**Assigned task**
Beginning with the line containing "Dubai Chocolate Strawberries: Easy" and ending with the line containing "Like The Age", write out each line of the records below exactly; pictures and lines outside that range are left out.

**Stored data**
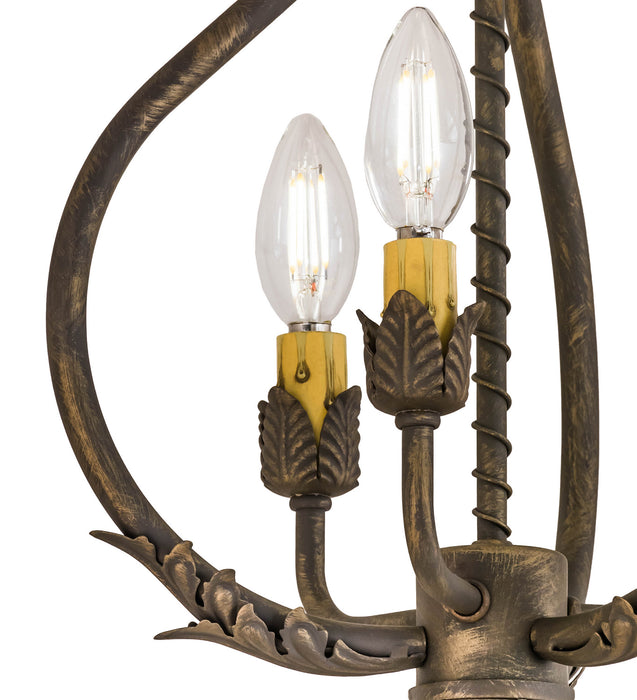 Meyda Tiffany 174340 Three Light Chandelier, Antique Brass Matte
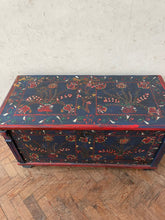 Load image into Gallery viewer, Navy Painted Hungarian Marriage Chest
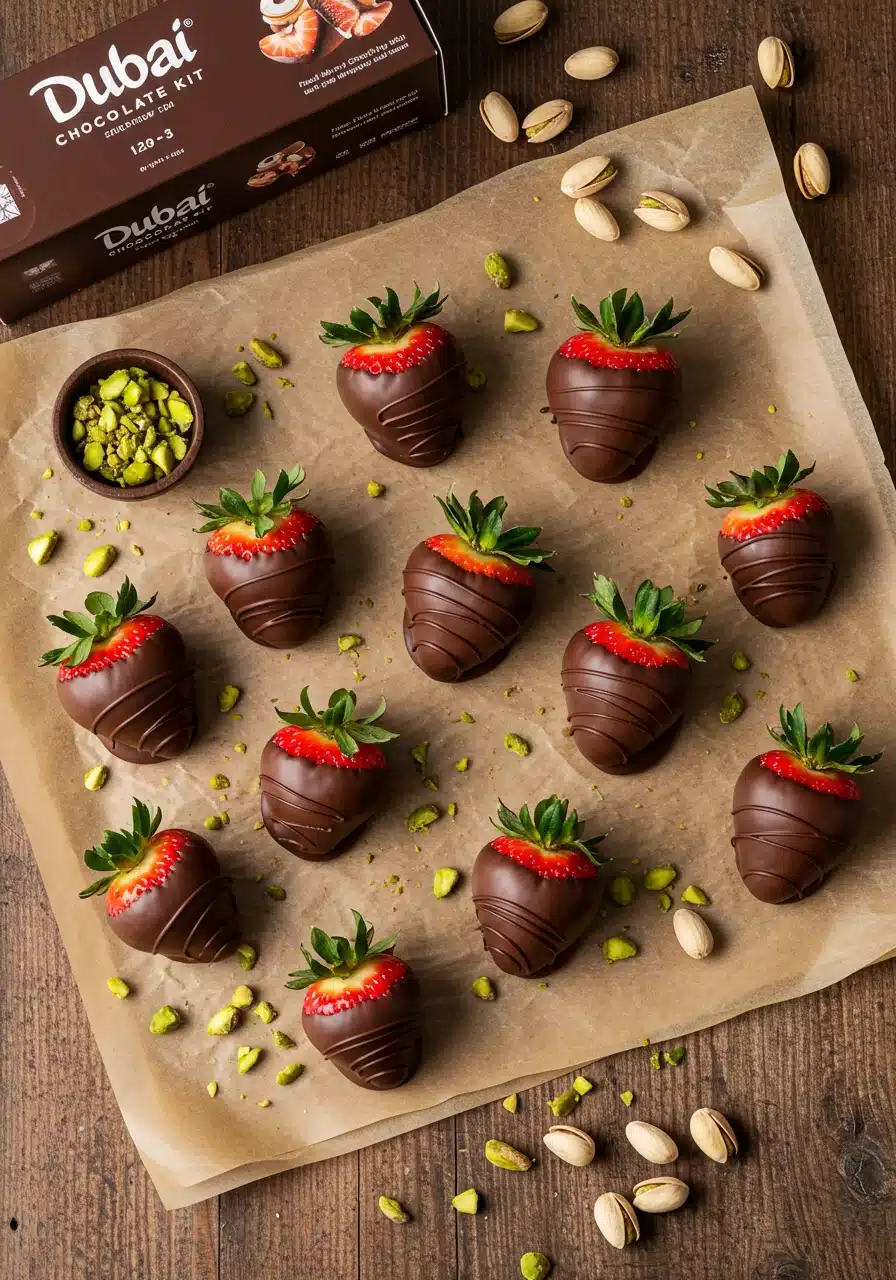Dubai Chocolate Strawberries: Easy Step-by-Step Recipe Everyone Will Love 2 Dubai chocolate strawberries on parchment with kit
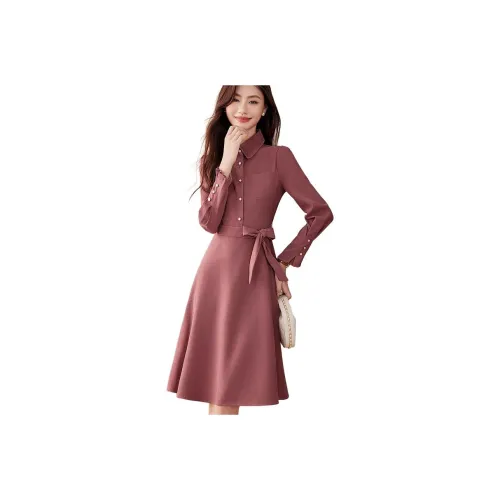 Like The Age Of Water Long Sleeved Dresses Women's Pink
---
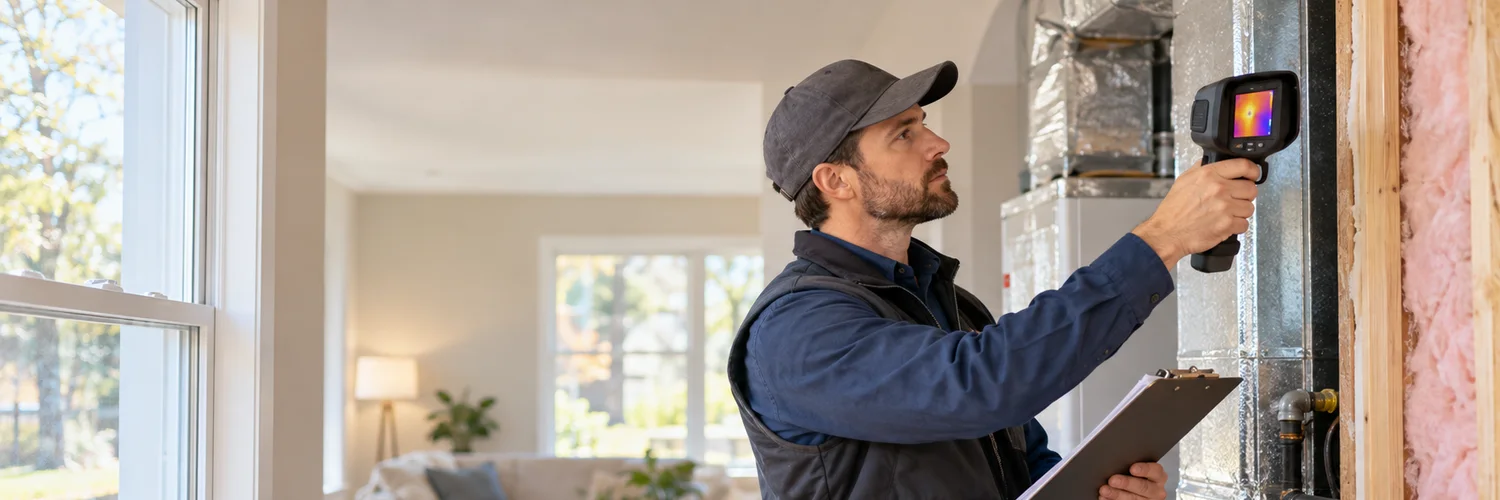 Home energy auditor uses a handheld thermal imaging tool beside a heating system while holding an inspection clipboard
---
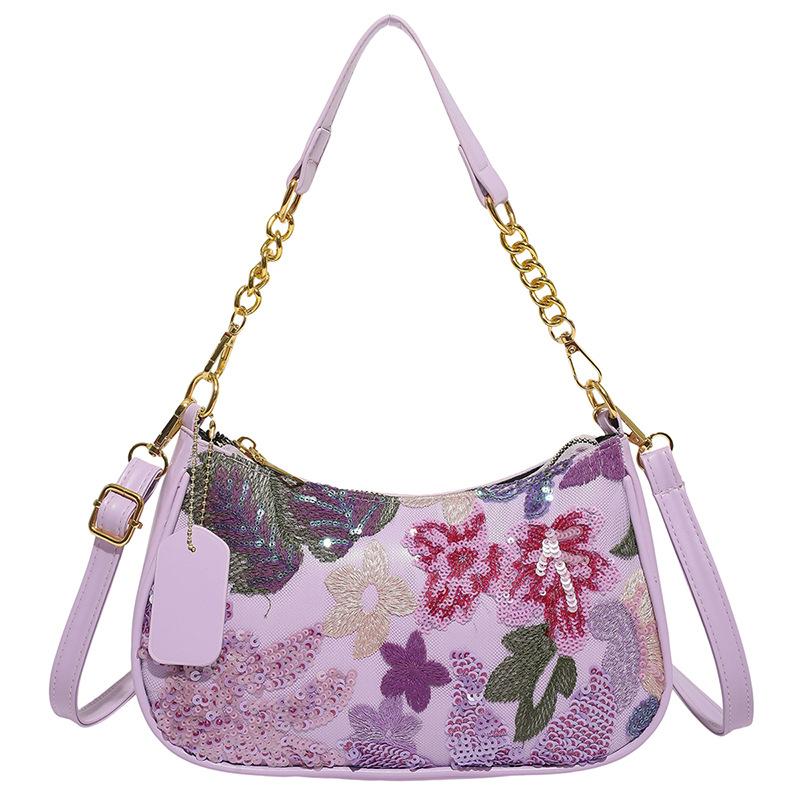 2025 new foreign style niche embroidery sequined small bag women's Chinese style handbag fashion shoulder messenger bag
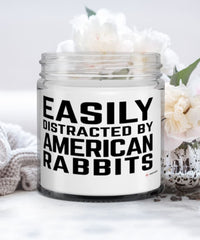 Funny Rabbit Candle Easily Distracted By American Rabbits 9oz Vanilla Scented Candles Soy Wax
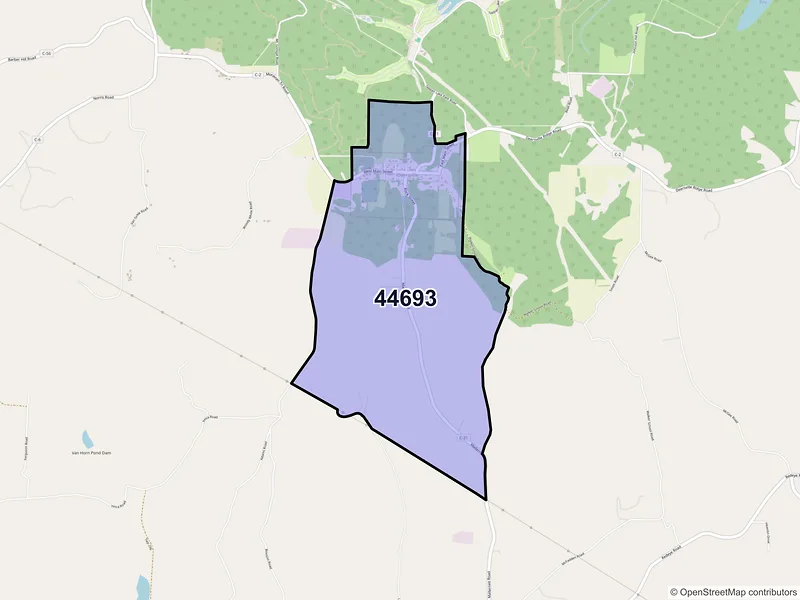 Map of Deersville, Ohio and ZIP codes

**Exercise response**
Dubai Chocolate Strawberries: Easy Step-by-Step Recipe Everyone Will Love 2 Dubai chocolate strawberries on parchment with kit
 Like The Age Of Water Long Sleeved Dresses Women's Pink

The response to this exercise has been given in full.